• Supplied passage
──────
The family of a six-year-old girl battling brain cancer recently received a $1,000 check from students at an Illinois high school, who held a fundraiser for the child by collecting spare change.
Six-year-old Maggie DeVries is fighting an inoperable tumor on her brain stem, the Patch reported. Unfortunately, there is no cure for her cancer, ABC Chicago noted.
Maggie’s mother, Erin, told the outlet:
We don’t want her life to be cancer and being in the hospital. We want her life to be horseback riding lessons and cheerleading and dance class and being wrapped up in love by our community and her family, and, because of you guys and things like this, we’re able to do that.
Students in the Key Club at Oak Forest High School (OFHS) in Oak Forest caught wind of DeVries’s battle and decided the child and her parents, who are alums from the school, would be the beneficiaries of their “Pennies for Patients” fundraiser, according to the Patch. The Key Club established donation boxes outside of classrooms where students could donate.
“We do a competition of which second hour can raise the most money, and so, this year, Miss Galloway’s class, which is standing right here, they dominated everyone,” Key Club leader Gary Andruch told ABC Chicago.
In total, the high school students raised in excess of $1,000.
“We really bought into the idea that every little bit helps,” one student told WFLD. “So we all we also wanted to do the best we could …. Just to provide some special moments for a little girl, so her memories aren’t just hospitals and doctors and [she can] get some great memories of life.”
According to the outlet, Erin told the students:
It’s just special to me that you guys thought of us and we’re not even in Oak Forest anymore and you still thought of our family and understanding you collected change for us, which is crazy. Then you reached that big number with change that sounds like a lot of effort. You’re all so young and amazing and I just really, really, really appreciate it.
Erin noted that Maggie would be treated to a shopping spree thanks to the generosity and enthusiasm of the pupils at OFHS, according to WFLD.
“So my hope is that we get as many good days as possible with Maggie, and that they’re good days for Maggie; whatever can get us good days for Maggie, where she’s having fun, is all I can hope for,” Erin said, according to ABC Chicago.
──────
• Extracted data
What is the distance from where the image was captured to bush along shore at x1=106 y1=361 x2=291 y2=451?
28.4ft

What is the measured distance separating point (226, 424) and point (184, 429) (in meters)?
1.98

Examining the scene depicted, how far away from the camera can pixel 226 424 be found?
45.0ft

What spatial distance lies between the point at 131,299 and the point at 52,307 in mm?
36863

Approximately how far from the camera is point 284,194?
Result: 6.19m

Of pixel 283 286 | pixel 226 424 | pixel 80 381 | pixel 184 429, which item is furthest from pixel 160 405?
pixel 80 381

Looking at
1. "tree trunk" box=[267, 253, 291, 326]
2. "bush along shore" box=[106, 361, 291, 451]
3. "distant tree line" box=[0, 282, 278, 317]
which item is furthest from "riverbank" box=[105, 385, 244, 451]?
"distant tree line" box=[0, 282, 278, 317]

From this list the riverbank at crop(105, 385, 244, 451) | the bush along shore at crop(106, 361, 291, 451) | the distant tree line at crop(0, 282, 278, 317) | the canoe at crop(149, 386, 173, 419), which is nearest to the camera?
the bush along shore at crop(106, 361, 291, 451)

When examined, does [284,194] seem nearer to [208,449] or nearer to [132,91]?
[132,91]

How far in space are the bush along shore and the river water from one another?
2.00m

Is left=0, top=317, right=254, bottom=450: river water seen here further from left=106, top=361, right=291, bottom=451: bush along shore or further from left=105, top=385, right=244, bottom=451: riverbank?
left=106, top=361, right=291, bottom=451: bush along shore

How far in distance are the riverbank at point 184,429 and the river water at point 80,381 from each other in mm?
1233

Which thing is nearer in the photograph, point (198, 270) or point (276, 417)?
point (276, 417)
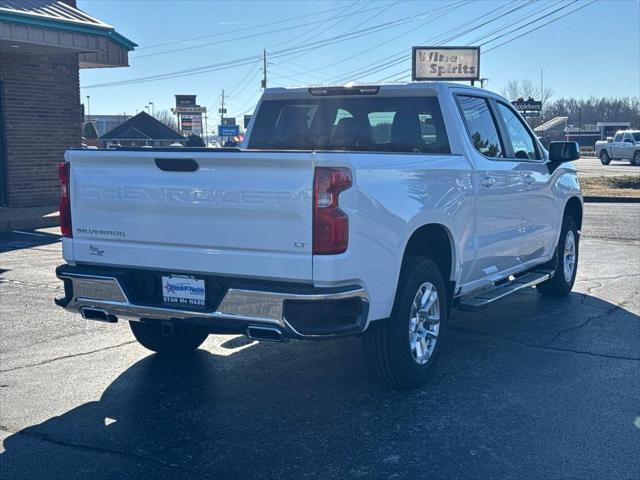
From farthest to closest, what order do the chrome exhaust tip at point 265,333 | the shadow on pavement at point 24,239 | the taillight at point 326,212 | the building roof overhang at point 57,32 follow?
the building roof overhang at point 57,32
the shadow on pavement at point 24,239
the chrome exhaust tip at point 265,333
the taillight at point 326,212

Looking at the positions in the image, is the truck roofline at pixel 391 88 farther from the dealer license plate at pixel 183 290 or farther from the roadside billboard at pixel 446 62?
the roadside billboard at pixel 446 62

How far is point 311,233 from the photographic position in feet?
15.2

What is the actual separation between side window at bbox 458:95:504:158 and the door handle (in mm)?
273

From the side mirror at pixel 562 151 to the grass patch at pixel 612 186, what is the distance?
15.3 m

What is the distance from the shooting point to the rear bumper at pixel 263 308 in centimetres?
470

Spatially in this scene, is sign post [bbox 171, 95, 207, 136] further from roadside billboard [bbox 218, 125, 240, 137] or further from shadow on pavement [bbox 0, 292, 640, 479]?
shadow on pavement [bbox 0, 292, 640, 479]

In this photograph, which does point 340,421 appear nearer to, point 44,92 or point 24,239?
point 24,239

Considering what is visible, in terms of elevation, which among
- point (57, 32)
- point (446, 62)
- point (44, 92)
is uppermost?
point (446, 62)

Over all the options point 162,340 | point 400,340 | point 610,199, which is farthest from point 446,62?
A: point 400,340

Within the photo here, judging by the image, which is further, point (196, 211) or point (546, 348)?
point (546, 348)

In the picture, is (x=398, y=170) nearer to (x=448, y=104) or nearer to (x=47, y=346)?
(x=448, y=104)

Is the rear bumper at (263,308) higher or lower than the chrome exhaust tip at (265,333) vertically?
higher

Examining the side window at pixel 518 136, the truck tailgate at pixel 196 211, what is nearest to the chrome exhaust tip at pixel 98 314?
the truck tailgate at pixel 196 211

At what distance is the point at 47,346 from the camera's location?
679 centimetres
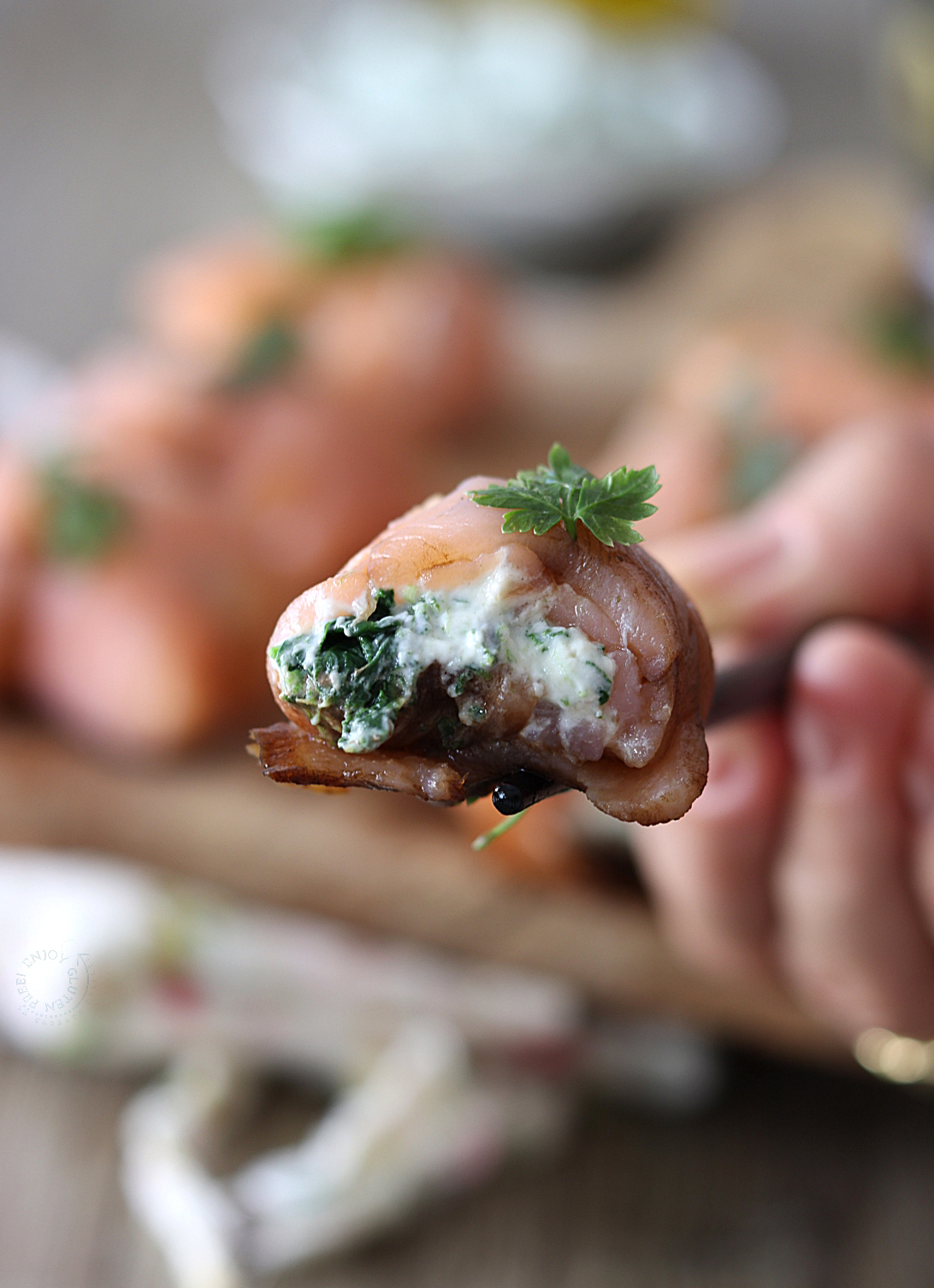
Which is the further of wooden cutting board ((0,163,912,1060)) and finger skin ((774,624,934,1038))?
wooden cutting board ((0,163,912,1060))

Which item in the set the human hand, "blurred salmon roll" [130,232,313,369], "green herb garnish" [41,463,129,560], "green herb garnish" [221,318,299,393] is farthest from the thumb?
"blurred salmon roll" [130,232,313,369]

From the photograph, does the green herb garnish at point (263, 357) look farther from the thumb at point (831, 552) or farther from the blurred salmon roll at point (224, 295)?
the thumb at point (831, 552)

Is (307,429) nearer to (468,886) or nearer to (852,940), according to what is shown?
(468,886)

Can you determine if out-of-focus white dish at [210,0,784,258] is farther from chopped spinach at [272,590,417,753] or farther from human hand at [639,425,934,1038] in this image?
chopped spinach at [272,590,417,753]

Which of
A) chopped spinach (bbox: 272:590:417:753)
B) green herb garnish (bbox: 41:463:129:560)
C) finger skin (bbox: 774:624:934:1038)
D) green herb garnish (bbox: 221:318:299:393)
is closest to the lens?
chopped spinach (bbox: 272:590:417:753)

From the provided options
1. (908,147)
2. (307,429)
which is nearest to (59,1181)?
(307,429)

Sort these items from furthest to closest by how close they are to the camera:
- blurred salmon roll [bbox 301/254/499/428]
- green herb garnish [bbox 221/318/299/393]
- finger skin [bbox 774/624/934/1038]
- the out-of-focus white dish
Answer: the out-of-focus white dish → blurred salmon roll [bbox 301/254/499/428] → green herb garnish [bbox 221/318/299/393] → finger skin [bbox 774/624/934/1038]

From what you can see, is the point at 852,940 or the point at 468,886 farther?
the point at 468,886
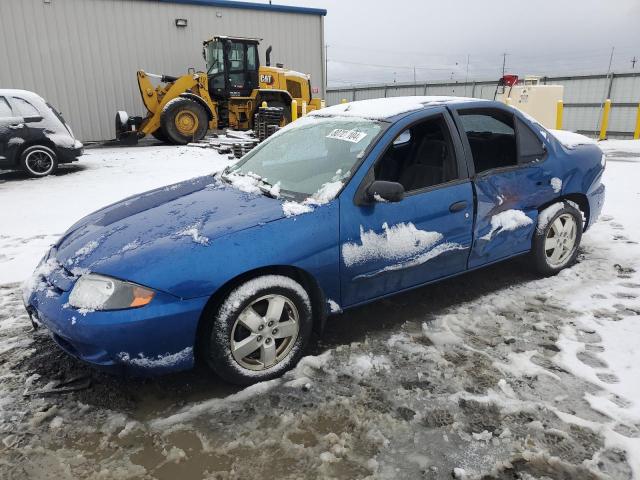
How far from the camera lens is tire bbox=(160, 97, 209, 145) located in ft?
43.0

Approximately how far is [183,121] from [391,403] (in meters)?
12.3

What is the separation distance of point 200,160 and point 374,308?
307 inches

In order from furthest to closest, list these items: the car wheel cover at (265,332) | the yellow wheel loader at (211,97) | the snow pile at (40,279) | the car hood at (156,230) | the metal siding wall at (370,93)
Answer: the metal siding wall at (370,93) → the yellow wheel loader at (211,97) → the snow pile at (40,279) → the car wheel cover at (265,332) → the car hood at (156,230)

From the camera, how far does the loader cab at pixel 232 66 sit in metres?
13.6

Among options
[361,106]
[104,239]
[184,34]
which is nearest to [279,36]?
[184,34]

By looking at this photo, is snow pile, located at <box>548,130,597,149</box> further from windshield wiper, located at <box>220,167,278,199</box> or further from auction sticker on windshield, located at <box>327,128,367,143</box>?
windshield wiper, located at <box>220,167,278,199</box>

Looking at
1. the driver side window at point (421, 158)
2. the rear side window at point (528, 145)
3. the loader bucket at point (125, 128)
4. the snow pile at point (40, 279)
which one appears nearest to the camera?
the snow pile at point (40, 279)

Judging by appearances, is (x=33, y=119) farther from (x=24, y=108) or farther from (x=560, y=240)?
(x=560, y=240)

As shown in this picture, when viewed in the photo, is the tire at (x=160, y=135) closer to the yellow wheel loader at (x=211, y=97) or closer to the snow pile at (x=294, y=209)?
the yellow wheel loader at (x=211, y=97)

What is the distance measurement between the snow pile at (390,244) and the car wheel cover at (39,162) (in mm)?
8340

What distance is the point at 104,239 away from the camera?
8.90 feet

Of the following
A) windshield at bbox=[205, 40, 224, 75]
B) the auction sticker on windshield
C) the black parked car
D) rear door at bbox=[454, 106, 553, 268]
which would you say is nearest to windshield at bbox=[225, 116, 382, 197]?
the auction sticker on windshield

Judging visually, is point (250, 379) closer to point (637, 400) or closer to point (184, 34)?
point (637, 400)

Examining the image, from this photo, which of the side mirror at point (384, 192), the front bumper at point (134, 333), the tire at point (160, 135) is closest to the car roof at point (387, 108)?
the side mirror at point (384, 192)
──────
• Actions to take
(a) In the article about Maggie DeVries, which club at Oak Forest High School ran the fundraiser?
(b) Using the article about Maggie DeVries, explain why one student said the group wanted to do its best with the fundraiser.
Answer from the article about Maggie DeVries alone.

• Results by task
(a) The Key Club.

(b) The students believed that every little bit helps. They wanted to give a little girl some special moments, so that her memories would be great memories of life rather than only hospitals and doctors.